- Reading passage:
Templating is not done once but is an iterative process that begins with a preliminary set of starting themes that are flexible and are changed as needed under the length of the study. It is important to note that templating can remove too much of the contextual basis of the original data. One must be wary not to just create a list of themes but how these themes are related to the research question being addressed. For this purpose a mind map has been used to distinguish themes and help to disperse the themes, hinder the linear listing of themes and also to help identify the themes with the largest number of relations or the more prominent ones.

3.4 A selected inventory

Appendix A includes a table with an inventory of SR solutions. The list includes some of the off the shelf solutions and some SR development toolkits. The table was created both as a request

13 from Novacura and as a tool for an overview of the available mobile SR platforms. This helps to identify the integration possibilities for a voice enabled Flow. The source for the Appendix A is Avios (2013). It displays the different possible voice platforms starting with embedded systems and going through the Android, Windows Mobile and iOS platforms. The table shows an overview of embedded and non-embedded solutions. It gives an overview of providers. The embedded providers used at Dagab and Coop (Vocollect ®) and also the available development tools that could be used for integration into the prototype of this project. The main distinction that should be made between different voice platform providers is that of Conversational and task based SR. Appendix A is designed for the purpose of gaining better understanding of the voice platforms that are available and could potentially be used to integrate the Novacura Flow application. It is not a complete list of all the available SR tools and off the shelf SR systems.

- Required work:
In the passage on templating and speech recognition platforms, what is the source for Appendix A?

(Collected data)
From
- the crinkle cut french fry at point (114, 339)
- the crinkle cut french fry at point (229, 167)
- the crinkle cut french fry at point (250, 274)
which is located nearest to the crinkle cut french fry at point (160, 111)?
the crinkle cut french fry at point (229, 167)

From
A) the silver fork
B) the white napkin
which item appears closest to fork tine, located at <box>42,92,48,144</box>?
==
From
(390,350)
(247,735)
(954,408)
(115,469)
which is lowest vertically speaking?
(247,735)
==
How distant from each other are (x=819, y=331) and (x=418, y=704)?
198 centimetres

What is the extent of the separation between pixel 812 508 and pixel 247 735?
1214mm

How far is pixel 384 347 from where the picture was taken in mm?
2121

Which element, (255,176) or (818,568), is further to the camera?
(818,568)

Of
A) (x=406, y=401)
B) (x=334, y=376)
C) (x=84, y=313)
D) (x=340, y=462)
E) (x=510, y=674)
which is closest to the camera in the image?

- Output of the exercise:
Avios (2013)